Curiosity Rover on Mars

A highly anticipated drilling on Mars is set to happen. NASA’s Curiosity rover is to drill a rock outcrop as flat as a pool table that is expected to make a fresh insight into the red planet’s history. Curiosity rover will soon drill for the first rock sample in an area that NASA scientists call a “candy store” of Martian terrain.

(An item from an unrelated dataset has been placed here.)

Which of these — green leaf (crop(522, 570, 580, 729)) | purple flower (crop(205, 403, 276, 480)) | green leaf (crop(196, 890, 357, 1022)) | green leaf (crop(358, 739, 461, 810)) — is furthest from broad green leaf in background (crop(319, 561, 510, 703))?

Curiosity was due to arrive at the site in the next days. Richard Cook, a project manager of the NASA Jet Propulsion Laboratory said that the car-sized rover will test its drill for the first time “probably in the next two weeks.”
The drilling on a Martian rock has been billed as the most complex engineering task since the acrobatic landing inside a Martian crater last summer. The rover is on its quest to determine if environmental conditions could have been favorable for microbes. Project scientist John Grotzinger of the California Institute of Technology said that “they are thrilled and can’t wait to get drilling.”

Curiosity is a robotic rover exploring Gale Crater on Mars as part of NASA’s Mars Science Laboratory mission (MSL). The $2.5 billion Curiosity mission was launched in 2011. As the most high-tech interplanetary rover, Curiosity has been on a slow streak since its action-packed arrival. Curiosity’s goal is to drive to the base of Mount Sharp. It is a six-month journey to the Red planet without having stops. Grotzinger said the pace of the mission was “100 percent discovery-driven” and can’t be rushed.

It is said that scientist have been captivated by the sedimentary rocks that differ from the pebbles found at the landing site on Mars.